REQUEST:
Copy these records again, swapping every "which is closest to" for "which lies nearest to" and leaving everything else the same.

DATA SUPPLIED:
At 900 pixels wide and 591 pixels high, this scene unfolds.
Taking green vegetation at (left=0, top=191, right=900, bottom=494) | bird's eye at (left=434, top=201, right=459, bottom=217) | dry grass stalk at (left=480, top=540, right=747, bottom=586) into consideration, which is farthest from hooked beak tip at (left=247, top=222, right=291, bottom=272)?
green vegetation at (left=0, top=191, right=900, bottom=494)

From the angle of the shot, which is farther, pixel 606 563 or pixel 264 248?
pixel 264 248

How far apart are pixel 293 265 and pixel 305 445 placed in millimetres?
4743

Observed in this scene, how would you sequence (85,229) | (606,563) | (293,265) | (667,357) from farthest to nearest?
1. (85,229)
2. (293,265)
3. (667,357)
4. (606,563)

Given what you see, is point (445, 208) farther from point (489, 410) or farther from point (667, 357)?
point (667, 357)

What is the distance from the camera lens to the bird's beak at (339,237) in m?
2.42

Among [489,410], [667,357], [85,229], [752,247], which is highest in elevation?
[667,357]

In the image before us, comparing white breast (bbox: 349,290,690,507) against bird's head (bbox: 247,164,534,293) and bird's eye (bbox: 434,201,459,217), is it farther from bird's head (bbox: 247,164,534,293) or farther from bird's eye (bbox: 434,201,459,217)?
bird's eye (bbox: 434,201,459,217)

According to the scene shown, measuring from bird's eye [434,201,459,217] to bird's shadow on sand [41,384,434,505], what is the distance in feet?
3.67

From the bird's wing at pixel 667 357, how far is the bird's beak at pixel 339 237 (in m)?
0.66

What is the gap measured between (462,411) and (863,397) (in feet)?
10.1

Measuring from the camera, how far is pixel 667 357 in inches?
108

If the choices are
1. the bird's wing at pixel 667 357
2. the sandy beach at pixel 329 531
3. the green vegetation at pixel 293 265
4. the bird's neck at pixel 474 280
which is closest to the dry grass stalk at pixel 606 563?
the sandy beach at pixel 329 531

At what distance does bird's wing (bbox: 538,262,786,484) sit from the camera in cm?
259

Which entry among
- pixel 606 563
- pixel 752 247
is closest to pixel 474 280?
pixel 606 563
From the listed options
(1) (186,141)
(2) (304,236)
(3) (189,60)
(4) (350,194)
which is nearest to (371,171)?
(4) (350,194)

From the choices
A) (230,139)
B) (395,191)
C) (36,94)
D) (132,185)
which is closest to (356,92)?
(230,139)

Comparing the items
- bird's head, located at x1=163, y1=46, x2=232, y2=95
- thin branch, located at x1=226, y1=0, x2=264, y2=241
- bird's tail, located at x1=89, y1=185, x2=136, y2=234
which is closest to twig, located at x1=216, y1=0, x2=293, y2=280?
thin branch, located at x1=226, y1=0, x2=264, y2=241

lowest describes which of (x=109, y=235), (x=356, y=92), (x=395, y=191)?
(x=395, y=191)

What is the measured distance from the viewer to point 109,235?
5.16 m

ANSWER:
At 900 pixels wide and 591 pixels high, this scene unfolds.
Taking green vegetation at (left=0, top=191, right=900, bottom=494) | bird's eye at (left=434, top=201, right=459, bottom=217) | dry grass stalk at (left=480, top=540, right=747, bottom=586) into consideration, which is farthest from hooked beak tip at (left=247, top=222, right=291, bottom=272)?
green vegetation at (left=0, top=191, right=900, bottom=494)

From the angle of the shot, which is farther, pixel 606 563 or pixel 264 248?
pixel 264 248

How far apart are pixel 293 265 and pixel 305 445 placed in millimetres?
4743

Observed in this scene, how would you sequence (85,229) | (606,563) | (293,265) | (667,357) from farthest to nearest?
1. (85,229)
2. (293,265)
3. (667,357)
4. (606,563)

Given what you see, is point (445, 208) farther from point (489, 410) or farther from point (667, 357)?
point (667, 357)

What is the distance from the camera lens to the bird's beak at (339,237) in m?
2.42

Among [489,410], [667,357], [85,229], [752,247], which is highest in elevation?
[667,357]

In the image before us, comparing white breast (bbox: 349,290,690,507) against bird's head (bbox: 247,164,534,293) and bird's eye (bbox: 434,201,459,217), is it farther from bird's head (bbox: 247,164,534,293) or farther from bird's eye (bbox: 434,201,459,217)?
bird's eye (bbox: 434,201,459,217)

According to the scene shown, measuring from bird's eye [434,201,459,217] to bird's shadow on sand [41,384,434,505], what is the distance in feet?
3.67

From the bird's wing at pixel 667 357, how far is the bird's beak at pixel 339 237 (in m)?
0.66

What is the gap measured between (462,411) and (863,397) (in feet)?
10.1

Measuring from the camera, how far is pixel 667 357 in inches?
108

If the choices are
1. the bird's wing at pixel 667 357
2. the sandy beach at pixel 329 531
3. the green vegetation at pixel 293 265
4. the bird's neck at pixel 474 280
which lies nearest to the dry grass stalk at pixel 606 563?
the sandy beach at pixel 329 531

At what distance does bird's wing (bbox: 538,262,786,484) sit from the camera in cm?
259

Which entry among
- pixel 606 563
- pixel 752 247
is closest to pixel 474 280?
pixel 606 563
From the listed options
(1) (186,141)
(2) (304,236)
(3) (189,60)
(4) (350,194)
which is nearest to (371,171)?
(4) (350,194)

From the choices
A) (230,139)
B) (395,191)
C) (36,94)
D) (132,185)
which lies nearest to (356,92)?
(230,139)

Comparing the items
- bird's head, located at x1=163, y1=46, x2=232, y2=95
- thin branch, located at x1=226, y1=0, x2=264, y2=241
- bird's tail, located at x1=89, y1=185, x2=136, y2=234
which lies nearest to twig, located at x1=216, y1=0, x2=293, y2=280?
thin branch, located at x1=226, y1=0, x2=264, y2=241

lowest describes which of (x=109, y=235), (x=356, y=92), (x=395, y=191)?
(x=395, y=191)

What is the measured distance from the viewer to point 109,235?
5.16 m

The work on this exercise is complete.